No response from the Chancellor, we see, but I thank the Minister for his statement. The retirement incomes of millions of UK savers rely on the careful management of pension funds. Those pension providers have a fiduciary duty to act in the best financial interests of their members. We on the Conservative Benches support efforts to ensure pension funds are investing in assets that can both increase UK productivity and growth, and deliver stronger, stable returns for investors and savers. Indeed, that was the purpose of the first Mansion House compact, which was brokered by the last Conservative Government.

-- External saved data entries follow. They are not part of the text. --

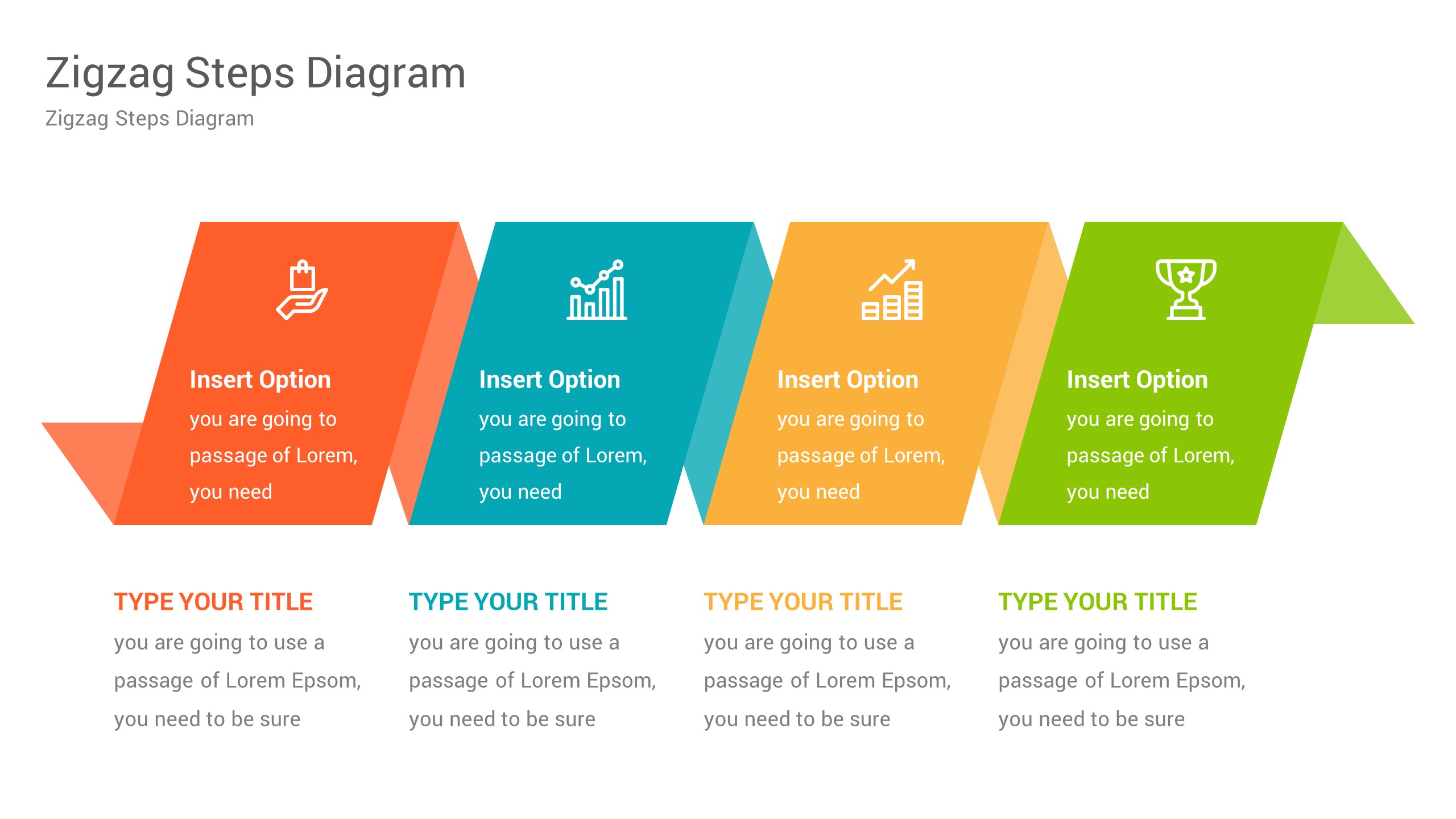 Zigzag Steps Diagram

Zigzag Steps Diagram

Insert Option
you are going to passage of Lorem, you need

Insert Option
you are going to passage of Lorem, you need

Insert Option
you are going to passage of Lorem, you need

Insert Option
you are going to passage of Lorem, you need

TYPE YOUR TITLE
you are going to use a passage of Lorem Epsom, you need to be sure

TYPE YOUR TITLE
you are going to use a passage of Lorem Epsom, you need to be sure

TYPE YOUR TITLE
you are going to use a passage of Lorem Epsom, you need to be sure

TYPE YOUR TITLE
you are going to use a passage of Lorem Epsom, you need to be sure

As we well know, Labour Ministers have a habit of thinking they know best what to do with other people’s money, but it should ultimately be the responsibility of the providers, which have been entrusted by savers with their money, to make investment decisions. Reports that the Government intend to take new powers to mandate pension funds to allocate minimum amounts to specific classes of assets should be a matter of great concern to this House. Can the Minister confirm whether the Government intend to take such legislative powers in the pensions Bill later this year? If he cannot rule out making such a move, can he explain what it would mean for the existing fiduciary duties set out in legislation?
Major players in the industry, including Scottish Widows, have reportedly refused to take part in the latest iteration of the Mansion House compact. Can the hon. Gentleman explain to the House why that is, what discussions he and other Ministers have had with Scottish Widows and others that have chosen not to take part, and what concerns they have raised?
Let me be clear: we on the Conservative Benches want a pensions industry that is investing in growing UK businesses, infrastructure, housing and all those elements that drive a healthier economy, but it also has to be for the benefit of savers. Of course, the risks in this case would be borne entirely by private sector workers, while public sector workers would be protected. Finally, we are clear that pension savings should never be there to dig a Chancellor out of the economic hole that she has made.
I will directly address two questions and then come to the overall tone of the shadow Chancellor’s remarks. There has been a debate across this House and in the wider industry about mandation, including on UK equities. It has been led by Conservative peers in the House of Lords—Baroness Altmann has called for exactly that—and by some Members in this House, including the right hon. Member for Salisbury (John Glen) on the Conservative Benches. What we are setting out a voluntary agreement led by the industry. On the industry consensus behind the accord, 90% of the defined contribution industry, by active savers, have signed up this morning—and all providers, including those that did not sign up today, are committed to the idea of more investment in private assets.
More generally, the shadow Chancellor’s tone is disappointing. The truth is that he is a lonely figure. There is a wide consensus about the direction of travel to invest more in private assets, as Canadian and Australian pension funds do, and today’s accord is industry led; it sets benchmarks agreed by the industry, and in fact many industry players want to go further. There should be cross-party consensus. At the event this morning, the Chancellor spelt out that this work builds on the work of her predecessor in supporting the 2023 Mansion House compact. The shadow Chancellor will remember that compact because it was signed under a Conservative Government when he was the Work and Pensions Secretary—he was in the press release, championing it. He was right then, and he is letting himself down now.
I have some news: a response to the accord has just come in from Guy Opperman. Hon. Members will remember him, because he was the Conservative former Member for Hexham and the only Pensions Minister in the last Government to last more than five minutes; he was in post for five years. What did he say about this morning’s accord? He said that it is a “good thing” and “should be welcomed”—he is not wrong.